Returns a formatted report of already computed features for all target site(s).

cons_bls

Branch Length Score (BLS) score with default parameters.

dg_binding

ΔG binding score with default parameters.

dg_binding_seed

ΔG seed binding score with default parameters.

dg_duplex

ΔG duplex score with default parameters.

dg_duplex_seed

ΔG seed duplex score with default parameters.

dg_open

ΔG open score with default parameters.

dg_total

ΔG total score with default parameters.

prob_binomial

P.over binomial score with default parameters.

prob_exact

P.over exact score with default parameters.

score

miRmap score with default parameters.

selec_phylop

PhyloP score with default parameters.

tgs_au

AU content score with default parameters.

tgs_pairing3p

3’ pairing score with default parameters.

tgs_position

UTR position score with default parameters.

tgs_score

TargetScan score with default parameters.

class mirmap.mmPP(target_seq, mirna_seq, min_target_length=None)[source]

Bases: mirmap.model.mmModel, mirmap.prob_binomial.mmProbBinomial, mirmap.report.mmReport, mirmap.targetscan.mmTargetScan

miRNA and mRNA containing class with pure Python methods only.

Parameters:
  • target_seq (str) – Target sequence (mRNA).
  • mirna_seq (str) – miRNA sequence.
  • min_target_length (int) – Target site length, base-pairing independent.
eval_prob_binomial(markov_order=None, alphabet=None, transitions=None, motif_def=None, motif_upstream_extension=None, motif_downstream_extension=None)

Computes the P.over binomial score.

Parameters:
  • markov_order (int) – Markov Chain order
  • alphabet (list) – List of nucleotides to consider in the sequences (others get filtered).
  • transitions (list) – Transition matrix of the Markov Chain model
  • motif_def (str) – ‘seed’ or ‘seed_extended’ or ‘site’.
  • motif_upstream_extension (int) – Upstream extension length.
  • motif_downstream_extension (int) – Downstream extension length.
eval_score(model_name=None, model=None)

Computes the miRmap score(s).

Parameters:
  • model_name (str) – Model name.
  • model (dict) – Model with coefficients and intercept as keys.
eval_tgs_au(ts_types=None, ca_window_length=None, with_correction=None)

Computes the AU content score.

Parameters:
  • ts_types (object) – Parameters by seed-type.
  • ca_window_length (int) – Sequence length to compute the score with.
  • with_correction (bool) – Apply the linear regression correction or not.
eval_tgs_pairing3p(ts_types=None, with_correction=None)

Computes the 3’ pairing score.

Parameters:
  • ts_types (object) – Parameters by seed-type.
  • with_correction (bool) – Apply the linear regression correction or not.

Available data »
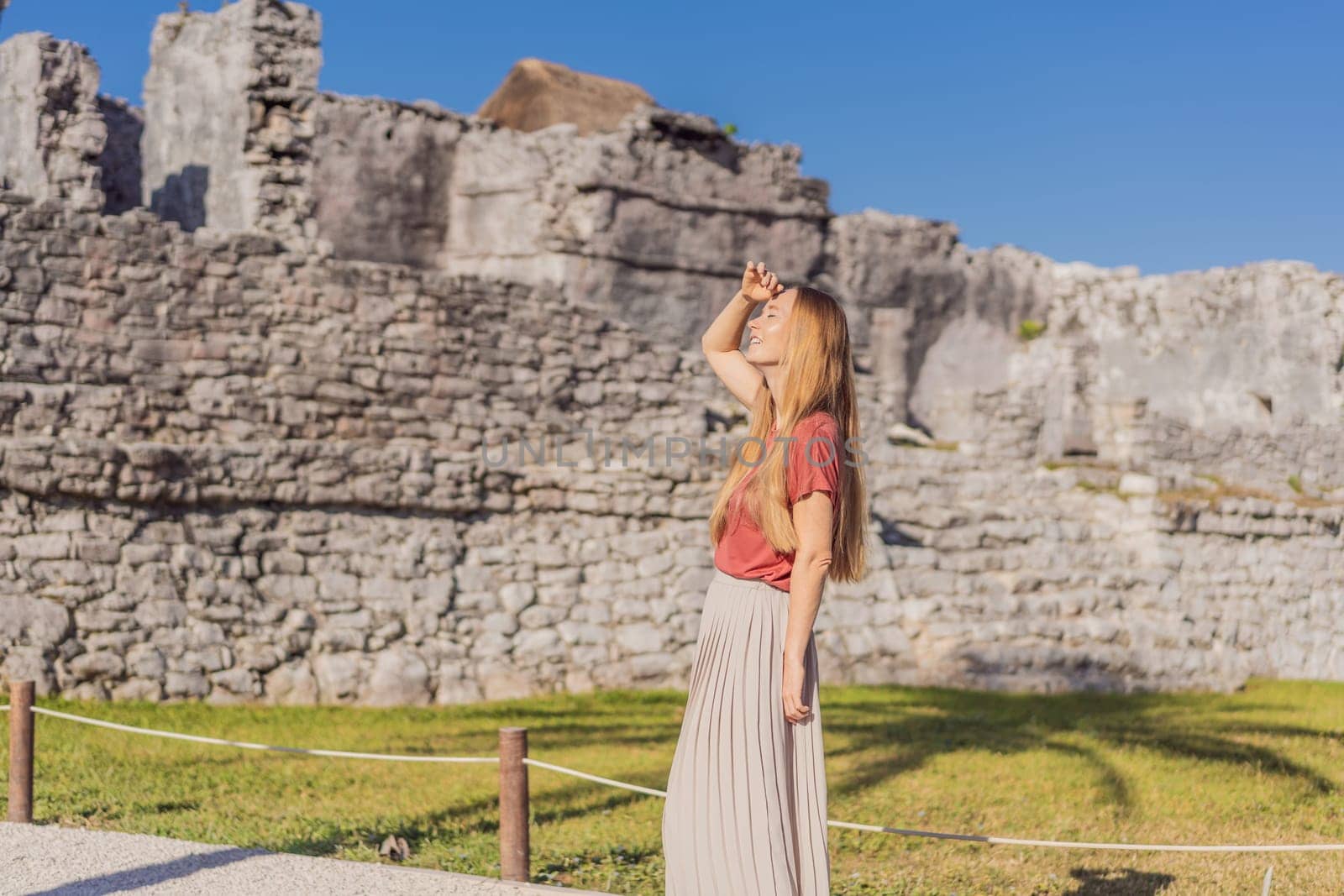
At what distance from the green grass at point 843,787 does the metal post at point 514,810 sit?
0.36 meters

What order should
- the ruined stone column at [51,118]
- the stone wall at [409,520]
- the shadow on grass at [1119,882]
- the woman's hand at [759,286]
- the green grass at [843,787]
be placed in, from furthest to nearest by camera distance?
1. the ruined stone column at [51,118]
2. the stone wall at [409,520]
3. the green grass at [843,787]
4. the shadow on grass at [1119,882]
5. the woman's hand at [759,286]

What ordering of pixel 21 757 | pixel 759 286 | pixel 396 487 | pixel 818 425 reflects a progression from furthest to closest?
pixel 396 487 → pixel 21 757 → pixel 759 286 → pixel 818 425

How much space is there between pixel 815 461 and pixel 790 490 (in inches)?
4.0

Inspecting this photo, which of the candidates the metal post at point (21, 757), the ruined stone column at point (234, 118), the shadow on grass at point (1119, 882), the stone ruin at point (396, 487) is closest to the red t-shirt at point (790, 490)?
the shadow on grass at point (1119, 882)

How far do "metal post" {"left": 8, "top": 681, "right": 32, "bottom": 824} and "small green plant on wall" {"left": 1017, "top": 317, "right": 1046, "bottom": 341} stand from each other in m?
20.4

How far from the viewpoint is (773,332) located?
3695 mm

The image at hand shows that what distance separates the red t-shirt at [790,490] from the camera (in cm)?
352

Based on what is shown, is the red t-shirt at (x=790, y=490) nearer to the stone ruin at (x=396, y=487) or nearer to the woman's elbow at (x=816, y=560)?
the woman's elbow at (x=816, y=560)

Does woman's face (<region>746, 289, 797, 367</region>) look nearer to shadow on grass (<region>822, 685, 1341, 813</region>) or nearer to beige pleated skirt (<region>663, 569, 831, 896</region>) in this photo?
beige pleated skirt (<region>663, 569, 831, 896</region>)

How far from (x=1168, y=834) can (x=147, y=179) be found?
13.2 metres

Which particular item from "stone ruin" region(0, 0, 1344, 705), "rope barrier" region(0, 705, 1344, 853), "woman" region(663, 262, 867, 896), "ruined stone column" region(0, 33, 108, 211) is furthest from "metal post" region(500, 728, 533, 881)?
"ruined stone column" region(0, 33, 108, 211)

Study questions »
a) Rewrite the miRmap documentation between "Computes the miRmap" and "eval_tgs_pairing3p(ts_types=None, with_correction=None)", inclusive, swapping "coefficients" for "weights".
b) Write the next part of the miRmap documentation, picking up after its last line.
The lines aren't needed for these tasks.

Task results »
a)
Computes the miRmap score(s).

Parameters:
  • model_name (str) – Model name.
  • model (dict) – Model with weights and intercept as keys.
eval_tgs_au(ts_types=None, ca_window_length=None, with_correction=None)

Computes the AU content score.

Parameters:
  • ts_types (object) – Parameters by seed-type.
  • ca_window_length (int) – Sequence length to compute the score with.
  • with_correction (bool) – Apply the linear regression correction or not.
eval_tgs_pairing3p(ts_types=None, with_correction=None)

b)
eval_tgs_position(ts_types=None, with_correction=None)

Computes the UTR position score.

Parameters:
  • ts_types (object) – Parameters by seed-type.
  • with_correction (bool) – Apply the linear regression correction or not.
eval_tgs_score(ts_types=None, with_correction=None)

Computes the TargetScan score combining AU content, UTR position and 3’ pairing scores.

Parameters:
  • ts_types (object) – Parameters by seed-type.
  • with_correction (bool) – Apply the linear regression correction or not.
find_potential_targets_with_seed(mirna_start_pairing=None, allowed_lengths=None, allowed_gu_wobbles=None, allowed_mismatches=None, take_best=None)

Searches for seed(s) in the target sequence.

Parameters:
  • mirna_start_pairing (int) – Starting position of the seed in the miRNA (from the 5’).
  • allowed_lengths (list) – List of seed length(s).
  • allowed_gu_wobbles (dict) – For each seed length (key), how many GU wobbles are allowed (value).
  • allowed_mismatches (dict) – For each seed length (key), how many mismatches are allowed (value).
  • take_best (bool) – If seed matches are overlapping, taking or not the longest.
get_prob_binomial(method=None)

P.over binomial score with default parameters.

Parameters:method (str) – Method name used to combine target scores (Example: ‘min’).
report()

Returns a formatted report of already computed features for all target site(s).

prob_binomial

P.over binomial score with default parameters.

score

miRmap score with default parameters.

tgs_au

AU content score with default parameters.

tgs_pairing3p

3’ pairing score with default parameters.

tgs_position

UTR position score with default parameters.

tgs_score

TargetScan score with default parameters.

Parameters:library_path (str) – Path to the C dynamic libraries.